Truthfully, I don’t meet a lot of Millennials. As a partner in an executive search firm, I help shareholders to fill the jobs you dream about – the ones with “Chief” in front or “director” at the end. Application by invitation only. And you’re not invited. Anyone under thirty-five who makes it onto one of my shortlists is seriously HOT. Like, Actuary with a Personality hot. Not that I’m suggesting that the rest of YOU don’t think you’re special. Of course you do. Everybody gets a trophy, remember?

Apparently it’s a good idea for the rest of us to humour you – to indulge you – because by 2030 you’ll outnumber the rest of us. And we’re all going to live to be a hundred, but the retirement age hasn’t adjusted for the longer lifespan, and the only balance that keeps growing each and every year both here and anywhere else worth living is youth unemployment.  The digital revolution is here, and it’s going to automate everything and do away with the menial job you didn’t want but thought you might have to take anyway.   
If you’ve lasted this long, you’ve picked up some irony and are waiting for the good news.

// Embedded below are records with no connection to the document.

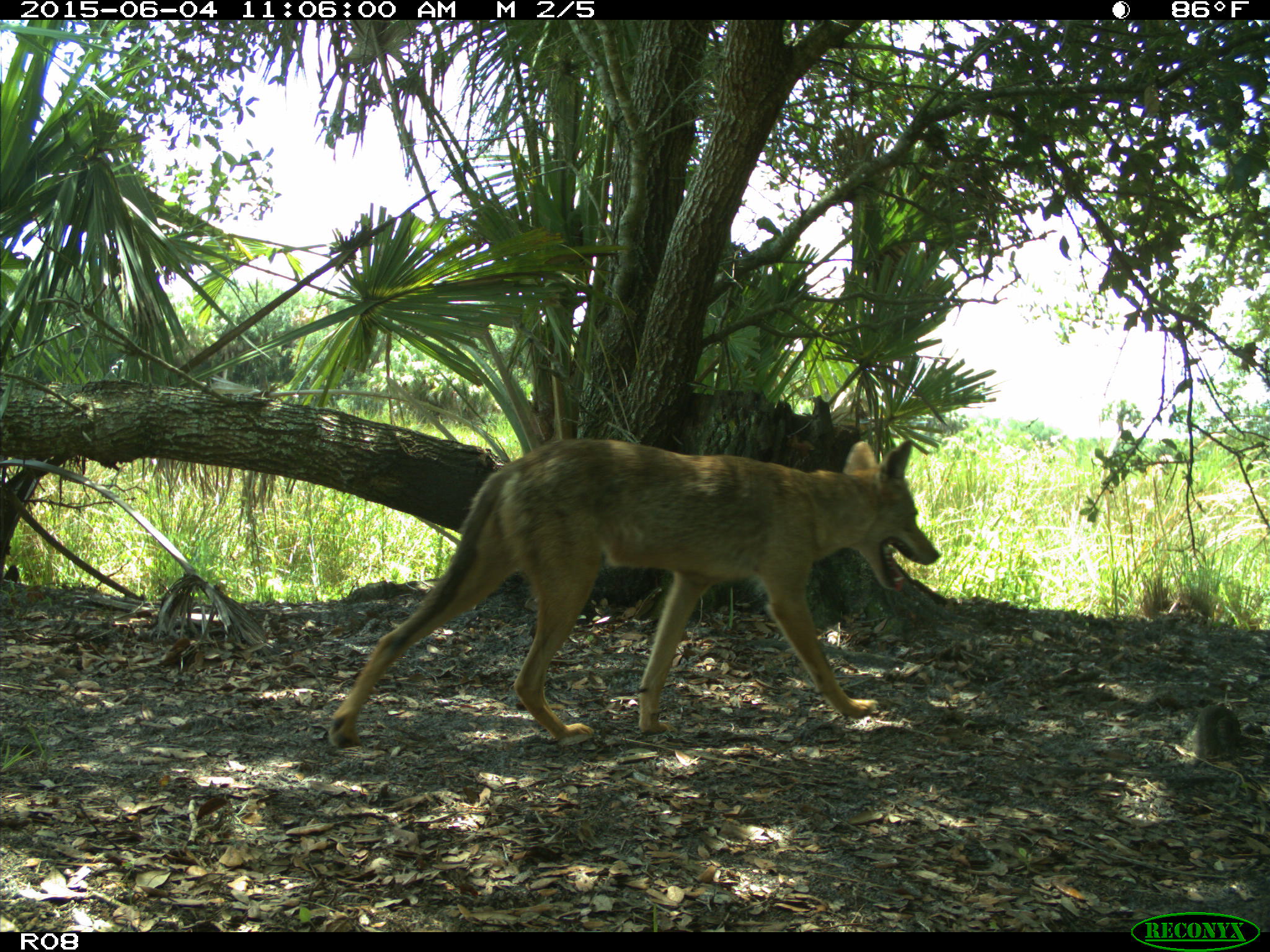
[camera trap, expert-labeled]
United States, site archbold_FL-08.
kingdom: Animalia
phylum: Chordata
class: Mammalia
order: Carnivora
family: Canidae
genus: Canis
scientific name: Canis latrans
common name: coyote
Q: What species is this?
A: Canis latrans (coyote).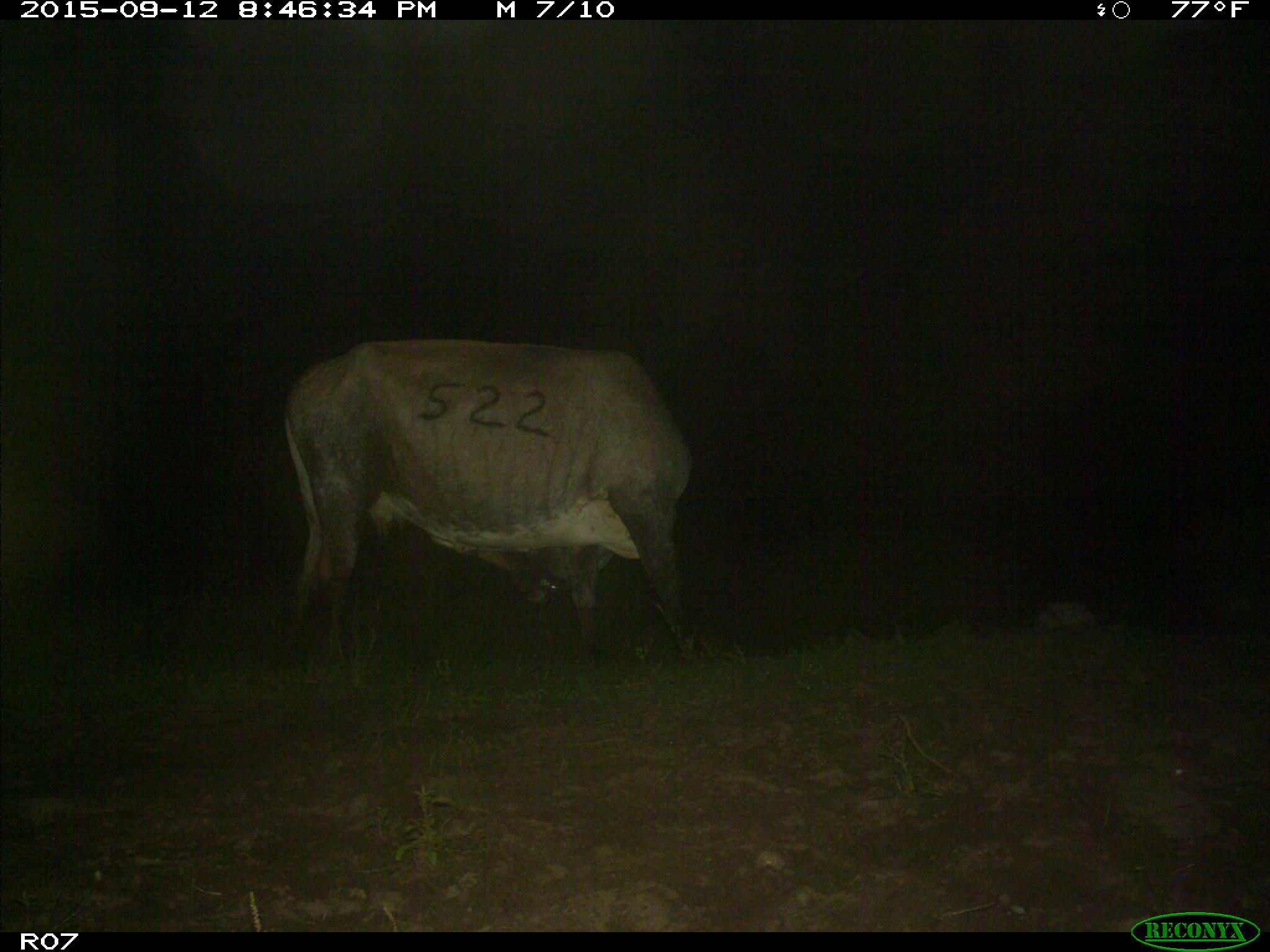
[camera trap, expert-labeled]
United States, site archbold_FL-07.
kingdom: Animalia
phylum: Chordata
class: Mammalia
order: Artiodactyla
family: Bovidae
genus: Bos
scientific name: Bos taurus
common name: domestic cow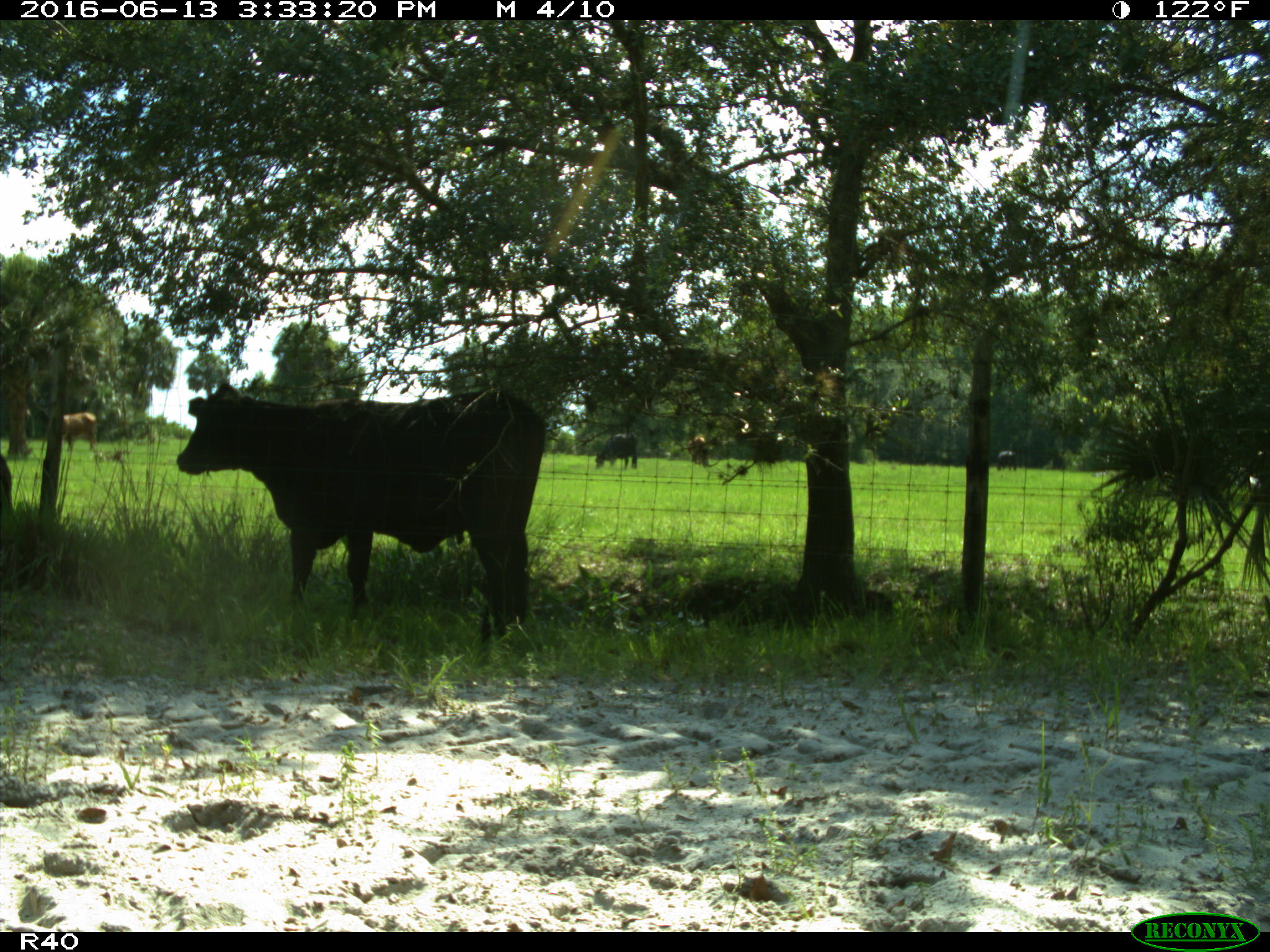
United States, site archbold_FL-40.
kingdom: Animalia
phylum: Chordata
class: Mammalia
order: Artiodactyla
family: Bovidae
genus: Bos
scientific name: Bos taurus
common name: domestic cow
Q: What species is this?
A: Bos taurus (domestic cow).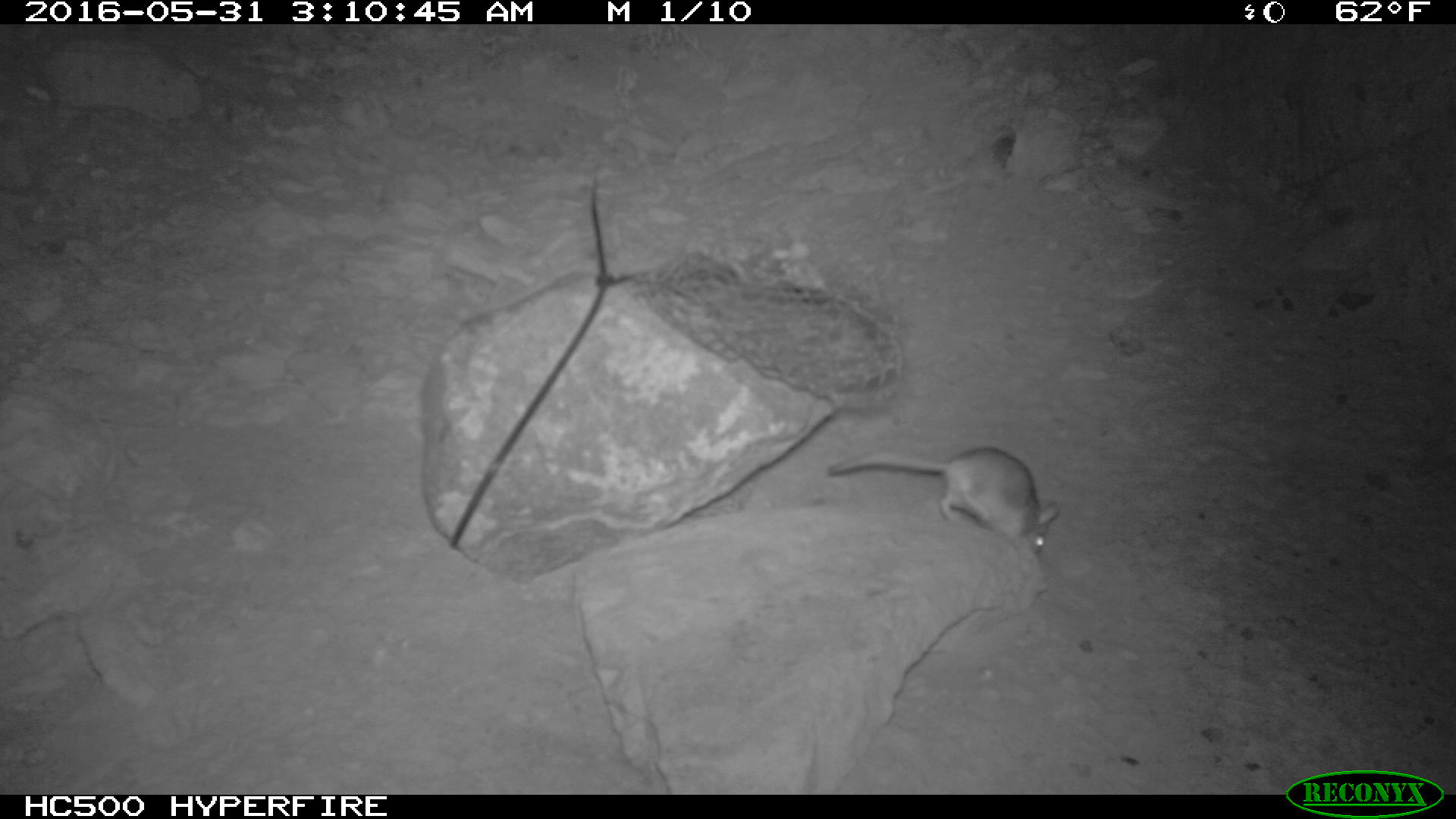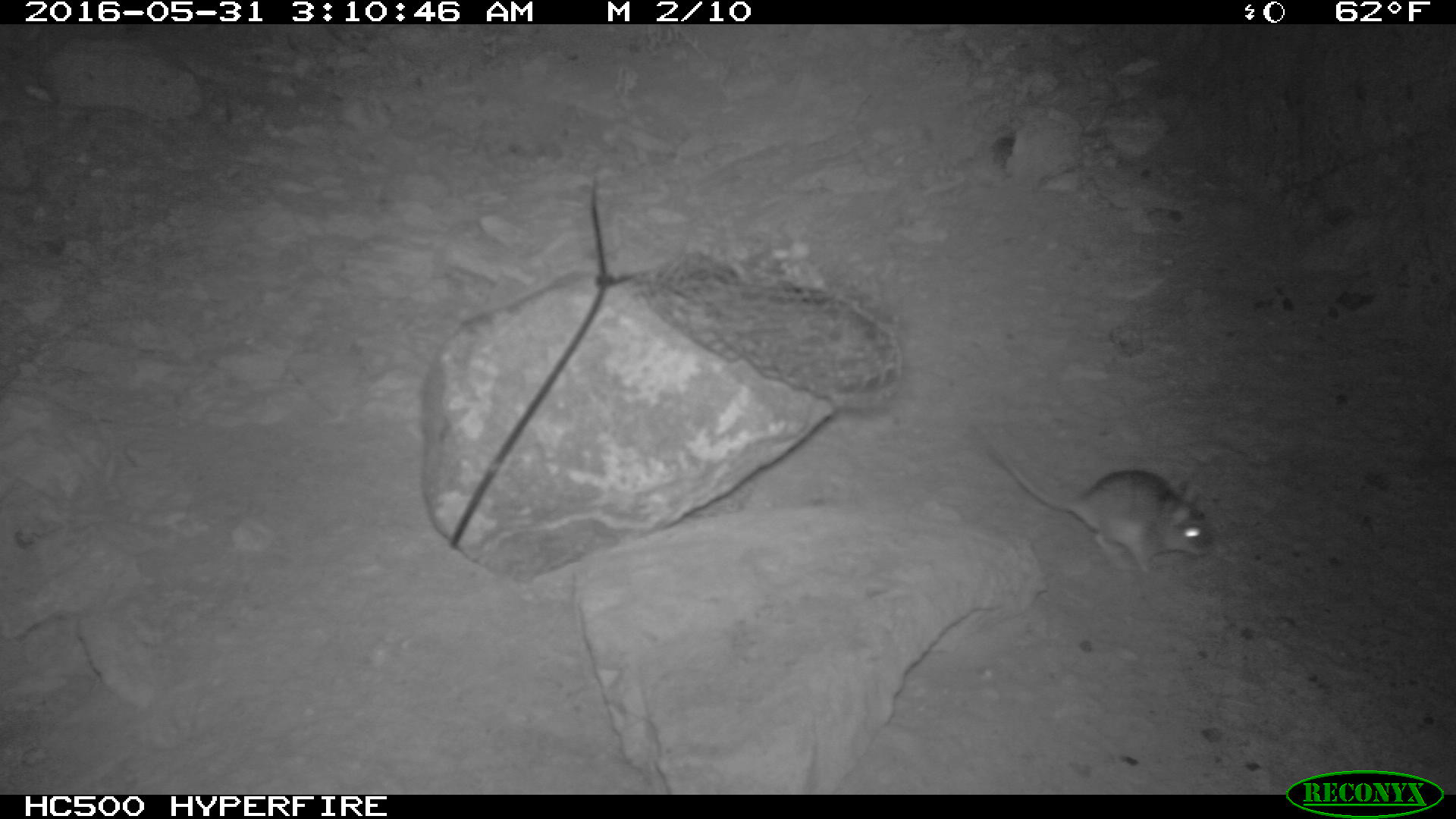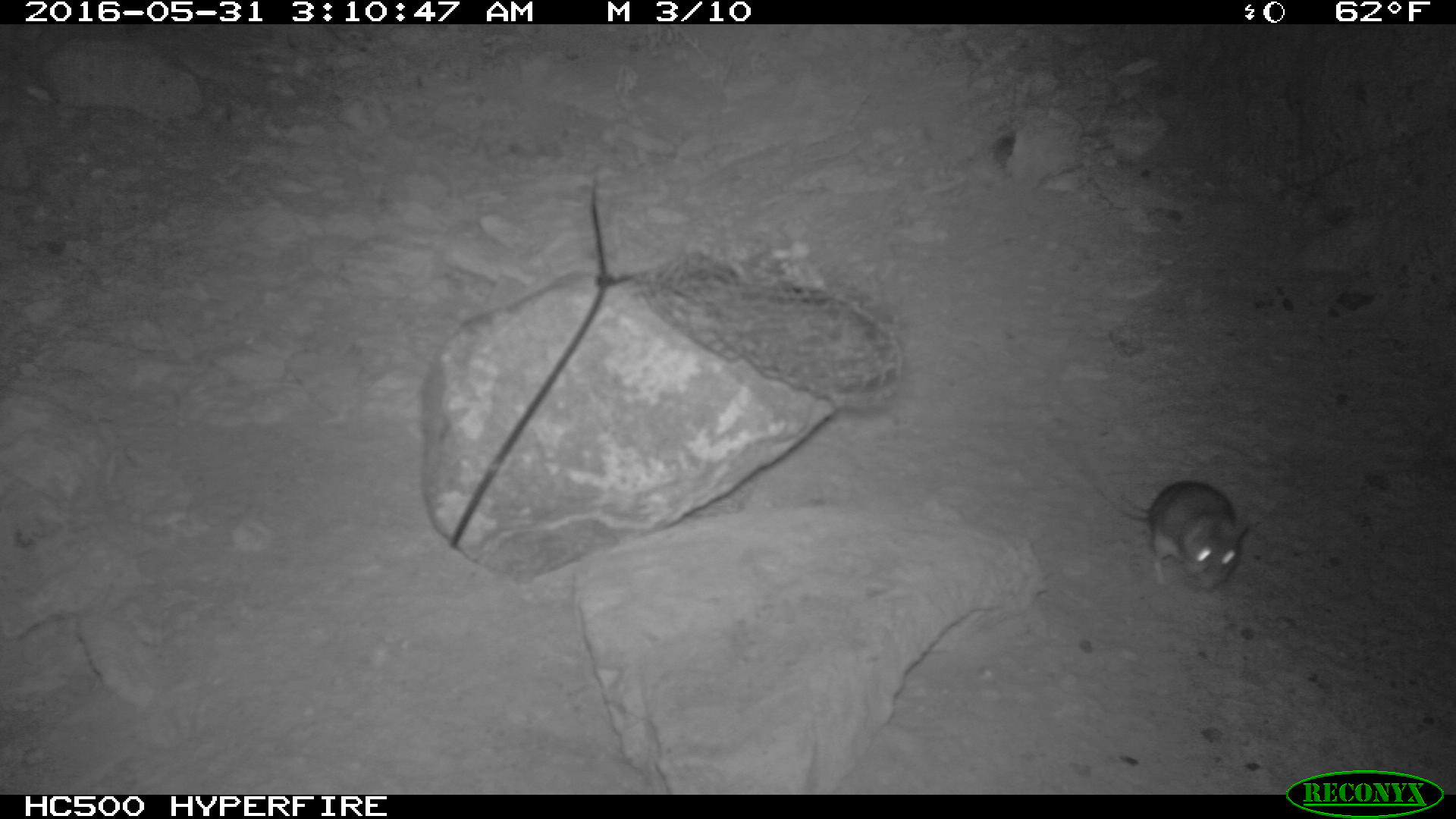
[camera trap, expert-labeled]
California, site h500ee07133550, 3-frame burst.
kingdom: Animalia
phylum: Chordata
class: Mammalia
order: Rodentia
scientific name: Rodentia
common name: rodent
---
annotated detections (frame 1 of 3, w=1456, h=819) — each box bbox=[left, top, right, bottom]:
rodent: bbox=[827, 448, 1059, 553]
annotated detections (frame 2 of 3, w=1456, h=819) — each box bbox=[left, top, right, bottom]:
rodent: bbox=[974, 421, 1214, 572]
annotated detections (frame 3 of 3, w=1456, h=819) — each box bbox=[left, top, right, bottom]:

Here it is. 

Human beings are pretty remarkable as species go. The urge to simplify – to generalise, to label and categorise, to abstract large and unwieldy concepts – is key to our success as a complex civilisation. A neat set of labels allows us to navigate the complexity around us by categorising just about everything according to neat paradigms. You get the worst of it, because, in this new era of Big Data, we know just about everything there is to know about you, including how likely it is you’ll fundamentally change your lipstick shade at some point. (Not very).  

At the same time, there’s not a lot here that’s news. The ‘youth of today’ are lazy, irresponsible, disrespectful and unreliable.  That meme has been around for as long as we’ve had a social structure. This has always been the case. When you get to be a responsible adult, you may find yourself agreeing with this assessment. But if you apply that kind of narrow judgement to something as important as a hiring decision, you’re a bad boss. That’s sheer intellectual laziness.

I think the ratio of full-time, permanent ‘jobs’ to ‘populace’ is going to continue to shrink. So you’ll get more ‘sabbatical’. A good job, which your parents apparently taught you was an ‘entitlement’, will become a status symbol, and for that to work it’s got to be rewarding. So if you’ve got the stamina, and you’ve got some kind of an ‘edge’, you’ll do just fine. My advice? Do something you love, or decide to love what you do. Get good at something you enjoy, and monetise it. Build a personal brand. Live with your parents a little longer. Campaign for better support to the elderly.  Environmental protection. World peace. The generation after yours is going to be even angrier. And that’s something worth thinking about.


Tracy Dawson is a member of USB-ED’s virtual faculty and is a Partner at a search firm, and the local partner to one of the world’s largest retained executive search alliances. The firm helps companies to grow by giving them access to the brightest, smartest leaders available. In executive search she has a track record of top executive appointments over many years.